Well — a story about sentient food that doesn’t know what humans do with food: I’m sold. Making it a commentary on religious faith ups the ante. For when a jar of honey mustard (voice of Danny McBride) is returned to the store and put back on the shelf, he brings with him a horrifying tale of what actually occurs in the Great Beyond. No one believes him, though; after all, they’ve been singing this song every day for who-knows-how-long. How could their whole religion be based on a lie?

Our hero is a hot dog named (obviously) Frank (Seth Rogen). He and his hot dog brethren (inexplicably called “sausages” even though they are hot dogs and nobody in real life calls hot dogs “sausages”) sit on a display next to packages of buns, whom they lust after. Frank has his eye on a particular bun, Brenda (Kristen Wiig), and they long for the prophesied day when he’ll be slid inside of her. (Again, what happens after that is a mystery to them.) They know, however, that they must not commingle before the appointed time, or the gods will be angry.

Once they’re chosen, with honey mustard’s newfound atheism ringing in their ears and causing doubts, the story splits into three threads. In one, Frank and Brenda are removed from their packages and must traverse the supermarket in search of their home aisle, accompanied by two mortal enemies: a very Jewish bagel (Edward Norton, doing Woody Allen) and a very Arab lavash (David Krumholtz), who hate that they’ve been forced to share aisle space. (Elsewhere, a Native American bottle of “firewater” complains about his people being pushed off their shelves by “crackers” — meaning saltines and such, of course.)

Meanwhile, Frank’s malformed frankfurter friend Barry (Michael Cera) sees for himself what gruesome terrors befall his kind in the gods’ kitchens, and subsequently ends up out in the world, where he’s surrounded by corpses (i.e., discarded, half-eaten food). Finally, there’s an angry douche (Nick Kroll) — it’s not just food that’s alive, apparently, but any item sold in a grocery store — who wants revenge against Frank and Brenda for damaging his nozzle during a tragic shopping cart wreck.

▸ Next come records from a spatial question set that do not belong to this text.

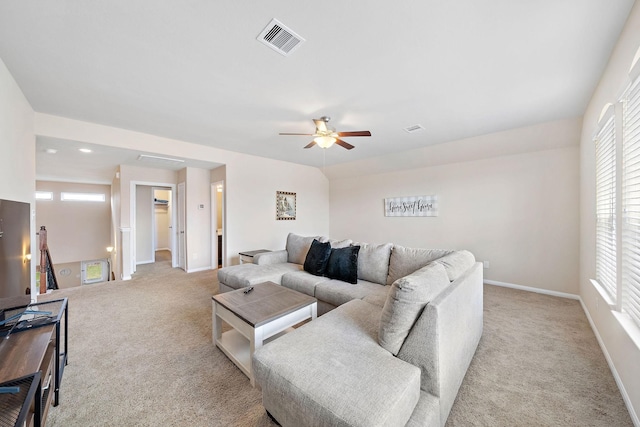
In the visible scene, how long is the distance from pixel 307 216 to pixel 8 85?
515 centimetres

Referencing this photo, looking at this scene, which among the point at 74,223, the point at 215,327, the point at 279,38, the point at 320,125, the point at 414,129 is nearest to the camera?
the point at 279,38

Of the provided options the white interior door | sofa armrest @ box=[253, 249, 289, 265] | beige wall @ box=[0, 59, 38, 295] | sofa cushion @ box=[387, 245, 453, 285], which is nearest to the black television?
beige wall @ box=[0, 59, 38, 295]

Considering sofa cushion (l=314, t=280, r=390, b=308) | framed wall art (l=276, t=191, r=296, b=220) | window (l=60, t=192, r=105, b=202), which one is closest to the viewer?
sofa cushion (l=314, t=280, r=390, b=308)

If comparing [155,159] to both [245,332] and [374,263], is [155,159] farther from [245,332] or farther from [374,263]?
[374,263]

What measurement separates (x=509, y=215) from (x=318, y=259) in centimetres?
351

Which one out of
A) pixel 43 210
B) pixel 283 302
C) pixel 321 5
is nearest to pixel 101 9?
pixel 321 5

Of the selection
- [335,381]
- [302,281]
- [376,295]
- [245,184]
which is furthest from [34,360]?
[245,184]

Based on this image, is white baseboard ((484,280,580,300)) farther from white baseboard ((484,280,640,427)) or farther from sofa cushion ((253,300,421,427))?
sofa cushion ((253,300,421,427))

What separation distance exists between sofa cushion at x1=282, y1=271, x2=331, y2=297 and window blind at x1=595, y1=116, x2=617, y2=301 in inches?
105

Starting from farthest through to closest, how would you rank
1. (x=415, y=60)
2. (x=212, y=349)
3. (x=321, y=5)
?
(x=212, y=349) < (x=415, y=60) < (x=321, y=5)

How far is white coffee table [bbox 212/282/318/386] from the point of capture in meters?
1.83

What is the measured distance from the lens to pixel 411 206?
5359mm

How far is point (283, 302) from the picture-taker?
7.07 feet

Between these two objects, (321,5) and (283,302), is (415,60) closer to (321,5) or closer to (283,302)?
(321,5)
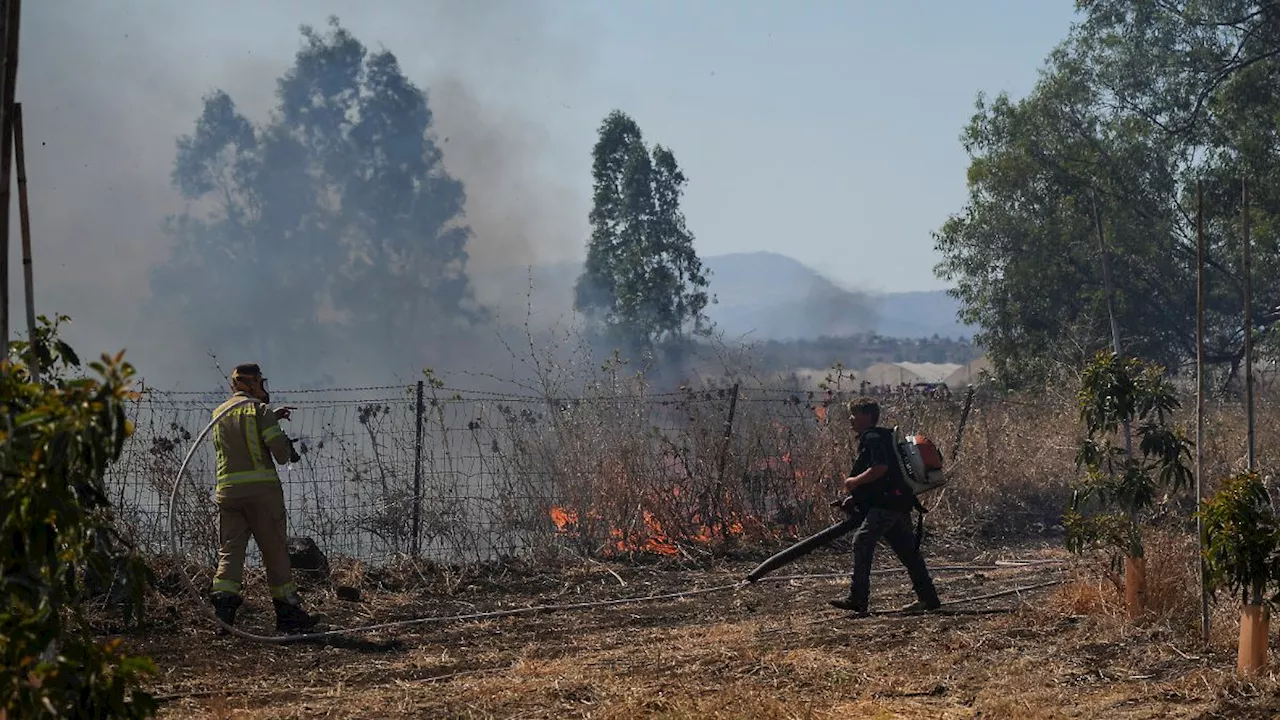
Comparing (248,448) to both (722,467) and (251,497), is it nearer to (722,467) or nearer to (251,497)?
(251,497)

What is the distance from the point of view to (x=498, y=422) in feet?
41.1

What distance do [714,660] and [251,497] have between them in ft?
11.1

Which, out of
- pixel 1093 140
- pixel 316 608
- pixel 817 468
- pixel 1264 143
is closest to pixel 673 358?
pixel 1093 140

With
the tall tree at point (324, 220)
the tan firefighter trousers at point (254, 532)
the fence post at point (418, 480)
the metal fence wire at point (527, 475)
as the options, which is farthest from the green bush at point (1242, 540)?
the tall tree at point (324, 220)

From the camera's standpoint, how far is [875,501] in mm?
9391

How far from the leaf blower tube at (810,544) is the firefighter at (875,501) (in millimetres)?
267

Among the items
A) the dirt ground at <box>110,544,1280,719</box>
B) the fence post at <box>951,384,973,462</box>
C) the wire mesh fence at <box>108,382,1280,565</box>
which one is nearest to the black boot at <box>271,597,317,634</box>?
the dirt ground at <box>110,544,1280,719</box>

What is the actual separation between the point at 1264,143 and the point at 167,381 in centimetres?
3306

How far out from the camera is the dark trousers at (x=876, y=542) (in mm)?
9289

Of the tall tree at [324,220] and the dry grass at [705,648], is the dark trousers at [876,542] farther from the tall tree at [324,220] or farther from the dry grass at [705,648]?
the tall tree at [324,220]

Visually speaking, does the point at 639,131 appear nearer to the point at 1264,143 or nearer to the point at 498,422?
the point at 1264,143

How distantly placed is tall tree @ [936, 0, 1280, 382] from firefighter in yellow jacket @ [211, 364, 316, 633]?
18.3 meters

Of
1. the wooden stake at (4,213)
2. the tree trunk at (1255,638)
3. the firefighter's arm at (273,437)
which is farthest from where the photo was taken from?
the firefighter's arm at (273,437)

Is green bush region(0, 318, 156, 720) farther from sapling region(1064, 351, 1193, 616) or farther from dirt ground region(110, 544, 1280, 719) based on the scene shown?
sapling region(1064, 351, 1193, 616)
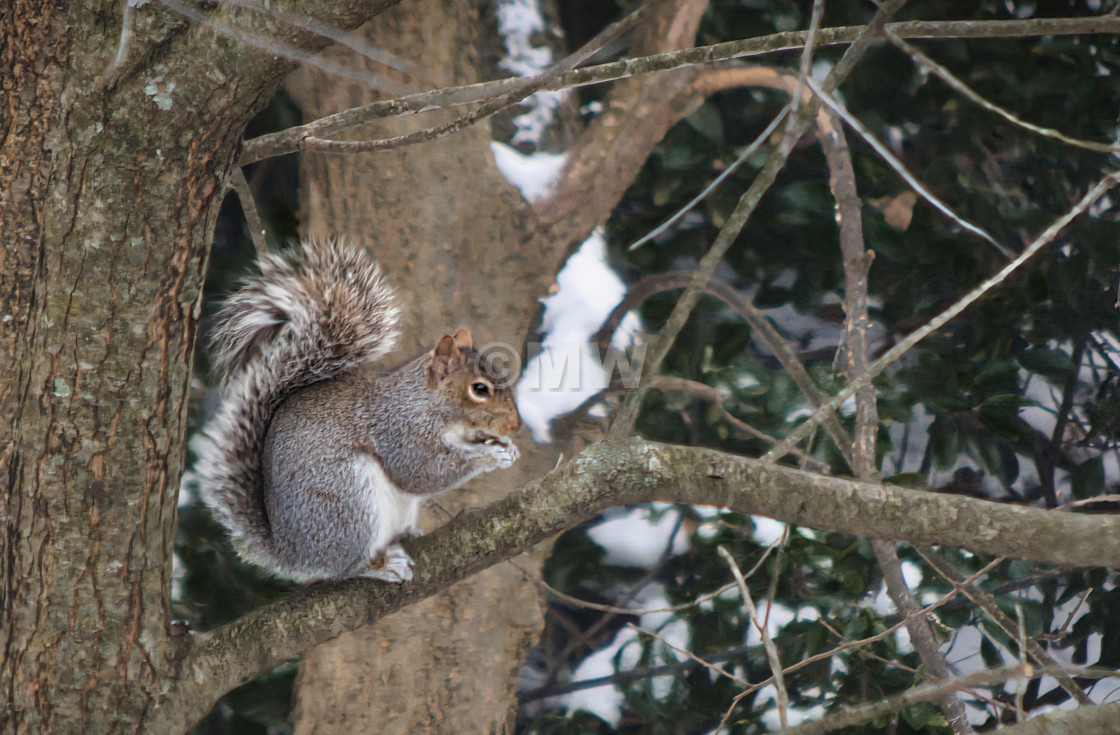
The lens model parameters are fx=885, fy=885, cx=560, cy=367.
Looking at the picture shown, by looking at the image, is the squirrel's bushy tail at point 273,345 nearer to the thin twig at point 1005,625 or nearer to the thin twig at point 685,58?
the thin twig at point 685,58

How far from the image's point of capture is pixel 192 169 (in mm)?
767

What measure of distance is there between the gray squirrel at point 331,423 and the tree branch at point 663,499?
0.30 ft

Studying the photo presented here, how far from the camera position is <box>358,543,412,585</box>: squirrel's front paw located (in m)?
0.89

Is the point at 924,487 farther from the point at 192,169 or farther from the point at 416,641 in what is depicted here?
the point at 192,169

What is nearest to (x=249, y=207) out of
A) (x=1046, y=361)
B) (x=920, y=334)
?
(x=920, y=334)

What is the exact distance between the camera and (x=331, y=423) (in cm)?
103

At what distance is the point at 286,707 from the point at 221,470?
27.9 inches

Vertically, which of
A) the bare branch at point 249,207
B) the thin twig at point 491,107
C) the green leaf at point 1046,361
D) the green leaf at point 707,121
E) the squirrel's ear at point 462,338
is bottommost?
the green leaf at point 1046,361

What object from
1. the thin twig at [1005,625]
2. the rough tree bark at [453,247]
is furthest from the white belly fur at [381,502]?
the thin twig at [1005,625]

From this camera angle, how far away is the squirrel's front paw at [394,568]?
0.89 meters

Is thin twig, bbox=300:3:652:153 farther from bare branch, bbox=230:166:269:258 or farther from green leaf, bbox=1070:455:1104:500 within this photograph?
green leaf, bbox=1070:455:1104:500

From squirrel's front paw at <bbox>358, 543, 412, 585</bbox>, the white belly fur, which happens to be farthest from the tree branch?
the white belly fur

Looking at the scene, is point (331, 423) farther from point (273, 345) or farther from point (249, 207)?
point (249, 207)

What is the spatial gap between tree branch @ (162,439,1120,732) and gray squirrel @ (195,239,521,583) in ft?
0.30
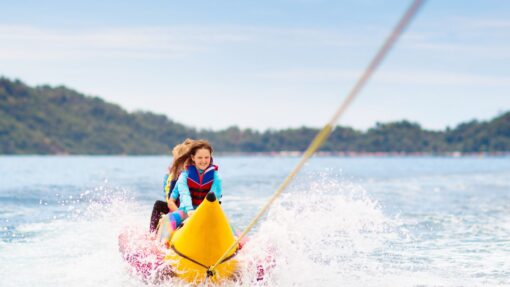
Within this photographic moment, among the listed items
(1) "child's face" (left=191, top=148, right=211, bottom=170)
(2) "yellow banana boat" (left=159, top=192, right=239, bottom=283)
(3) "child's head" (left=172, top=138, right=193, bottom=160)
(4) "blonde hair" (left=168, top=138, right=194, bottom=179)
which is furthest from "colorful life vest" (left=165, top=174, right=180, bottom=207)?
(2) "yellow banana boat" (left=159, top=192, right=239, bottom=283)

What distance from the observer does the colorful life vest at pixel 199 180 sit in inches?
257

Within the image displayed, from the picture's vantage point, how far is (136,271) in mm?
6246

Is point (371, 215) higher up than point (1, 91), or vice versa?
point (1, 91)

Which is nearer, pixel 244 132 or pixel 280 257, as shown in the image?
pixel 280 257

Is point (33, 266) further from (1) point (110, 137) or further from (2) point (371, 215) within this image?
(1) point (110, 137)

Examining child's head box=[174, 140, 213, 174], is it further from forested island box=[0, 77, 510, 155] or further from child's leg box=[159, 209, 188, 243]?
forested island box=[0, 77, 510, 155]

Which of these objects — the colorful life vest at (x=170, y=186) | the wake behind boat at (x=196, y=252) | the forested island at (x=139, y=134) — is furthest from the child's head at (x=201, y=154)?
the forested island at (x=139, y=134)

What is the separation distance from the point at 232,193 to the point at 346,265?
12.7 m

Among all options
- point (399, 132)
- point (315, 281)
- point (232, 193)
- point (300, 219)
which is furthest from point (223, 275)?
point (399, 132)

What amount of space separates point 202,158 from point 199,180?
0.74ft

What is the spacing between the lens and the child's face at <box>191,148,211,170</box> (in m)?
6.47

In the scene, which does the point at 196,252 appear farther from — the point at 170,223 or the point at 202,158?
the point at 202,158

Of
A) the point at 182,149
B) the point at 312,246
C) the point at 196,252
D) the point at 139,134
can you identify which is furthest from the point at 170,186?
the point at 139,134

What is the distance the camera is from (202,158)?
6.47 metres
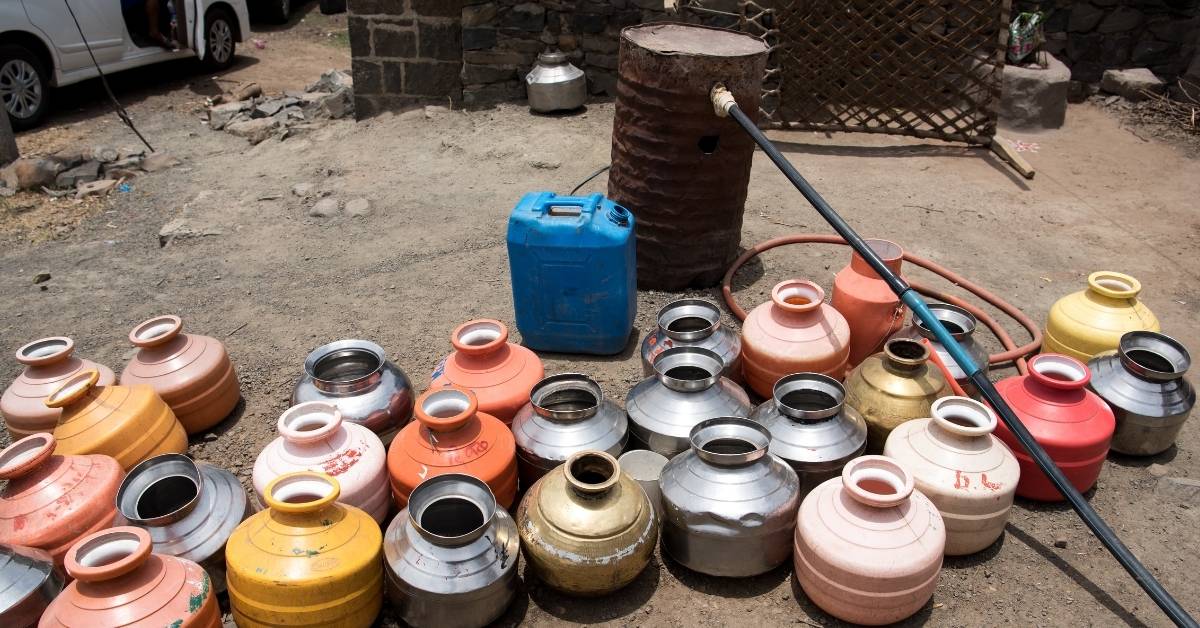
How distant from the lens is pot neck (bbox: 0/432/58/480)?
2.77 metres

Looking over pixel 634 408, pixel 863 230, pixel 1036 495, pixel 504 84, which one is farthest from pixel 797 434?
pixel 504 84

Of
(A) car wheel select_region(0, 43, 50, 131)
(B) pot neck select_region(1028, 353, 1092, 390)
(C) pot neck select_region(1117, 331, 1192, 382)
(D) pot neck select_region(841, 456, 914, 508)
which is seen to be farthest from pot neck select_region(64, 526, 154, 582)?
(A) car wheel select_region(0, 43, 50, 131)

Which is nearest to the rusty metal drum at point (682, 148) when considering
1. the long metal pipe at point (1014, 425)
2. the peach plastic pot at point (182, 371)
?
the long metal pipe at point (1014, 425)

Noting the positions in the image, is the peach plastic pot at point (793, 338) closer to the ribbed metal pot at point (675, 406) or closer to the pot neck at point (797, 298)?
the pot neck at point (797, 298)

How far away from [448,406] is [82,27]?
7.96 metres

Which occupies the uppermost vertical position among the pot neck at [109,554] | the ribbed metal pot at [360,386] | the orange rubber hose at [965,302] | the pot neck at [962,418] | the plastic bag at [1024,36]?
the plastic bag at [1024,36]

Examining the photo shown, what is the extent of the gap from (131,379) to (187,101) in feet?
Answer: 22.5

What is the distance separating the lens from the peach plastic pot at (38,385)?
3355mm

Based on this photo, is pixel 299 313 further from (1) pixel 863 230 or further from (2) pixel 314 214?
(1) pixel 863 230

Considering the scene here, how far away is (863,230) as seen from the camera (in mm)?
5879

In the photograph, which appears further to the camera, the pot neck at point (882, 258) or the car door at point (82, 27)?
the car door at point (82, 27)

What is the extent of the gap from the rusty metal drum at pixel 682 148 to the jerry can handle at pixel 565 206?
625 millimetres

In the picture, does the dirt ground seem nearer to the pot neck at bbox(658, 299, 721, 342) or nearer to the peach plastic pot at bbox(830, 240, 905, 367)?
the pot neck at bbox(658, 299, 721, 342)

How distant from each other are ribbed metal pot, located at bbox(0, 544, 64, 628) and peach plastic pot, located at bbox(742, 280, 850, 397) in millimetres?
2790
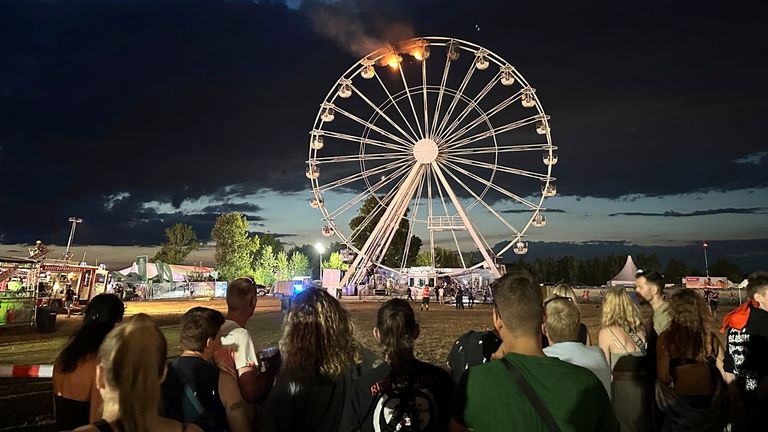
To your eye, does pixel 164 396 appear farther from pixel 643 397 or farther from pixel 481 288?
pixel 481 288

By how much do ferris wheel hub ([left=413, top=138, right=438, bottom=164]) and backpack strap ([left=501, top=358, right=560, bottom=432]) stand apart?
104 ft

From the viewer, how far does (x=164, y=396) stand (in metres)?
3.03

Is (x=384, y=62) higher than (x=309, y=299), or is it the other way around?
(x=384, y=62)

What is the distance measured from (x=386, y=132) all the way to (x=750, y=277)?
2946cm

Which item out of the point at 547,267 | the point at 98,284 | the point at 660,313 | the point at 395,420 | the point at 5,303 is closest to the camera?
the point at 395,420

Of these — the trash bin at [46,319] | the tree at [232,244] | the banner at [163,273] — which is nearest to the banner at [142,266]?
the banner at [163,273]

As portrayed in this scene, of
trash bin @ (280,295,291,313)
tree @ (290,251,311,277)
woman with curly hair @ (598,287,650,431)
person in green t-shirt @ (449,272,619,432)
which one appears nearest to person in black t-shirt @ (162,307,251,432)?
trash bin @ (280,295,291,313)

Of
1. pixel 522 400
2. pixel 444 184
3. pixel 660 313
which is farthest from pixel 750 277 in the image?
pixel 444 184

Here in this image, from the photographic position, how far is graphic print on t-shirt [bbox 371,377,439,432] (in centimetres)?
287

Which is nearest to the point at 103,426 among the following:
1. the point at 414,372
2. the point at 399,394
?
the point at 399,394

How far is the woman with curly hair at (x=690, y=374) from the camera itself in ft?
12.9

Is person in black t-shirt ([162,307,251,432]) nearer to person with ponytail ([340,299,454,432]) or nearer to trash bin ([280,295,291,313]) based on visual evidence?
trash bin ([280,295,291,313])

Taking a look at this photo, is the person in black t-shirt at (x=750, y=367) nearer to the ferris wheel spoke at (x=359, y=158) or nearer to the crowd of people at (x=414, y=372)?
the crowd of people at (x=414, y=372)

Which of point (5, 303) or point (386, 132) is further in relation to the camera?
point (386, 132)
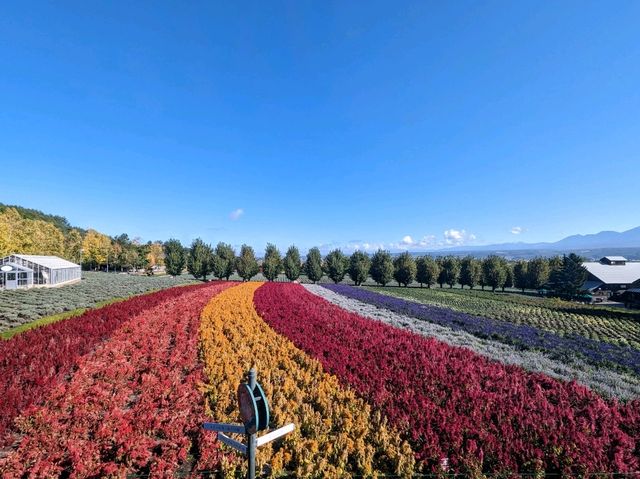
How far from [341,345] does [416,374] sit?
2883 millimetres

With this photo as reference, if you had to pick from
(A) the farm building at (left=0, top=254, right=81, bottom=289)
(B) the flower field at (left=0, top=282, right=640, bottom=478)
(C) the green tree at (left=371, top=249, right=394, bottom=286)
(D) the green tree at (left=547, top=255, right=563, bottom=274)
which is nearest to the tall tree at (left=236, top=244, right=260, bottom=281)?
(C) the green tree at (left=371, top=249, right=394, bottom=286)

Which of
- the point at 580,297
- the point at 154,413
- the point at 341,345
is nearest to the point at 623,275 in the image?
the point at 580,297

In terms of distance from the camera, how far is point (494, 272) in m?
58.5

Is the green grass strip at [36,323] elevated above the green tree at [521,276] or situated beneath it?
elevated above

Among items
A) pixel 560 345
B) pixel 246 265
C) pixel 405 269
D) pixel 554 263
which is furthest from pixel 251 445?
pixel 554 263

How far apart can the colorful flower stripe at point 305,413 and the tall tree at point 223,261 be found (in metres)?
44.8

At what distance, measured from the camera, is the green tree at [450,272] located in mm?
59812

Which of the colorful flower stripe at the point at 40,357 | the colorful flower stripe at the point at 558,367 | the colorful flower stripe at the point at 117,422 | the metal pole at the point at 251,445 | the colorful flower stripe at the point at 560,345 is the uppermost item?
the metal pole at the point at 251,445

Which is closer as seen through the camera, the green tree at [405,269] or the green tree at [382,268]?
the green tree at [382,268]

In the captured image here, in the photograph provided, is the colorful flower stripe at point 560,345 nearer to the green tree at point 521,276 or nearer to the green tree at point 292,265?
the green tree at point 292,265

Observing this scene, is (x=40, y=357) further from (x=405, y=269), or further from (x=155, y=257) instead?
(x=155, y=257)

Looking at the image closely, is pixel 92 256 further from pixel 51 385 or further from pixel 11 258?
pixel 51 385

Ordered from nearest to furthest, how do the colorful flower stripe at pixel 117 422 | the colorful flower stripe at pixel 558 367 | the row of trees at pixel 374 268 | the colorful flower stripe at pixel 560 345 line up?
the colorful flower stripe at pixel 117 422, the colorful flower stripe at pixel 558 367, the colorful flower stripe at pixel 560 345, the row of trees at pixel 374 268

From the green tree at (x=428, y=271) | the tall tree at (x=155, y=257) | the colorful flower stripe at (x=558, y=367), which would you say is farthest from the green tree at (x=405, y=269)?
the tall tree at (x=155, y=257)
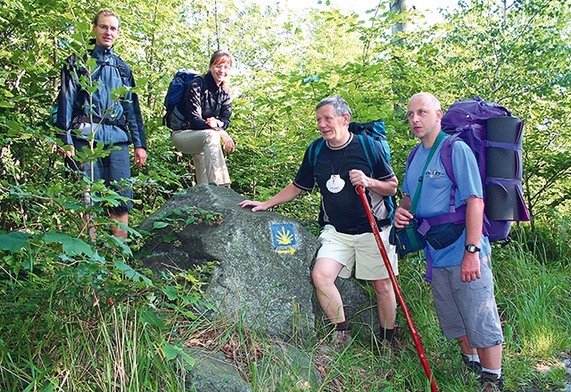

That wreck, a morbidly funny “Saving Private Ryan” sequence, is where the film explicitly spells out its physical logic: not only is the food alive, but it feels pain when it’s crushed, sliced, or trampled. There is no end to the perverse delight the movie takes in exploring this idea.

On the other hand, whenever the movie bumps up against an aspect of the “food is alive” concept for which the writers cannot work out a logical explanation, they just ignore it. Similarly, when a line of dialogue needs to be funny and they can’t think of a way to phrase it that will achieve that effect, they often phrase it normally and just pepper it with obscenities, hoping that will make up the difference.

The screenplay is clever and ingenious, in other words, but only until cleverness and ingenuity stop coming easily. When it gets tricky, you can feel Rogen and company falling back on, “Eh, it’s just a stupid movie, don’t think too much about it.” The villain is weak (funny though it may be to see a douche walking around acting like, y’know, a douche), and the story’s self-referential resolution is the very definition of “the easy way out.”

But when it works, it works with dizzying, anarchic glee, making jokes at the expense of every ethnicity, nationality, religion, and sexuality that it can reasonably connect to a food item. Like “South Park: Bigger, Longer & Uncut” (the best R-rated cartoon ever made, by the way), “Sausage Party” is notable for being more thoughtful than you’d expect and filthier than you ever imagined possible.

B (1 hr., 29 min.; R, pervasive, relentless profanity, vulgarity, and sexual dialogue, and for graphic animated violence.)